(Stored entries)
☆ ☆ ☆ ☆
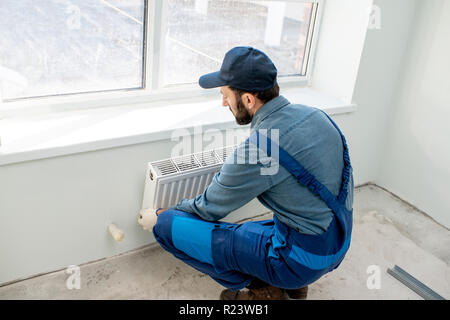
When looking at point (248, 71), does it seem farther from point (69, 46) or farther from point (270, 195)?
point (69, 46)

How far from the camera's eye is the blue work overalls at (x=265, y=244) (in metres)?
1.66

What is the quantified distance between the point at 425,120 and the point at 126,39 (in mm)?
1754

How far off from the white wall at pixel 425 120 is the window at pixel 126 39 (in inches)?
26.1

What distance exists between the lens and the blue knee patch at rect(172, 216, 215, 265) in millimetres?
1771

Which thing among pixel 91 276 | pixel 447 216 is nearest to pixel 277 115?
pixel 91 276

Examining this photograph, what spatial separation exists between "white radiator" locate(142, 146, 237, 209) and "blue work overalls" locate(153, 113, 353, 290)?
0.50ft

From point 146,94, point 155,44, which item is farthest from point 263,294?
point 155,44

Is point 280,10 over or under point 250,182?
over

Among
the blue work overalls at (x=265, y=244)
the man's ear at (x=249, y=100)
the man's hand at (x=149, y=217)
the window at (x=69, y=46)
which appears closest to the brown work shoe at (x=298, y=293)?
☆ ☆ ☆ ☆
- _EXERCISE DESCRIPTION_:
Give everything from the line containing "Is point 280,10 over or under point 250,182?" down to the end of the rows as a Markdown table with the columns No. and Line, numbering each line and leaving out blank ones.

- _EXPECTED OUTPUT_:
| No. | Line |
|---|---|
| 1 | Is point 280,10 over or under point 250,182? |
| 2 | over |
| 3 | Among |
| 4 | the blue work overalls at (x=265, y=244) |
| 5 | the man's ear at (x=249, y=100) |
| 6 | the man's hand at (x=149, y=217) |
| 7 | the window at (x=69, y=46) |
| 8 | which appears closest to the brown work shoe at (x=298, y=293)? |